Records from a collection
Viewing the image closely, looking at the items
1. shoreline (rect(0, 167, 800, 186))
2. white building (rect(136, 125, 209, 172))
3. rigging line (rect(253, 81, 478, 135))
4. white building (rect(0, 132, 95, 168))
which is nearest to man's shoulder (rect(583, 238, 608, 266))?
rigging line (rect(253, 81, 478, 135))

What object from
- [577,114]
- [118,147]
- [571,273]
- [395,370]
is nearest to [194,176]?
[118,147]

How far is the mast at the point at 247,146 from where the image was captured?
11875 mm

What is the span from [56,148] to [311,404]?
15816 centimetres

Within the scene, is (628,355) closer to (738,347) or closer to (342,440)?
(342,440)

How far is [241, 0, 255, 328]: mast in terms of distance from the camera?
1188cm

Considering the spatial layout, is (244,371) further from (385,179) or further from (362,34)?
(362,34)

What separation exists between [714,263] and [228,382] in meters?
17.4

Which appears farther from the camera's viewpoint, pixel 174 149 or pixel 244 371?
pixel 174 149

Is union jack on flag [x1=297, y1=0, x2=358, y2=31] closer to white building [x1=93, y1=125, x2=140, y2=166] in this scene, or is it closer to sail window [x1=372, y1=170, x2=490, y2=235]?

...

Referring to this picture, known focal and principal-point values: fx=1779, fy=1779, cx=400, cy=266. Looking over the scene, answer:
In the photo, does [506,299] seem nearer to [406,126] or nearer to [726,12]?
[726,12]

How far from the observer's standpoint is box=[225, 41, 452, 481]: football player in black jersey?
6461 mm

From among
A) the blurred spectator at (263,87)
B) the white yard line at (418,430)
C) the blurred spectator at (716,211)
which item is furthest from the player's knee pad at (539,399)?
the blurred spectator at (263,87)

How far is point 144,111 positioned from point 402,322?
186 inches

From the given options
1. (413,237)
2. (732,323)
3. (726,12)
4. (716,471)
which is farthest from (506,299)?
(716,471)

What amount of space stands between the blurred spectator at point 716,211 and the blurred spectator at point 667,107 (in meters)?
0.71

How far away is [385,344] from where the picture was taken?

- **Required task**
Write out the items again from the line with "How far is [241, 0, 255, 328]: mast" to the line with "Is union jack", both ends included and requests included. Shift every number in their answers, which are distances and coordinates, by -6.

- **Written answer**
How far is [241, 0, 255, 328]: mast in terms of distance from the camera?
1182cm

Considering the spatial layout, is (244,371) further from (385,179) or further from (362,34)?
(356,28)

What separation exists between [714,263] and [228,382] in meters?
11.4

Which appears farther from the camera's viewpoint, pixel 174 149 or pixel 244 371?
pixel 168 143

Is union jack on flag [x1=297, y1=0, x2=358, y2=31] closer to white building [x1=93, y1=125, x2=140, y2=166] in this scene, or is it closer to sail window [x1=372, y1=170, x2=490, y2=235]?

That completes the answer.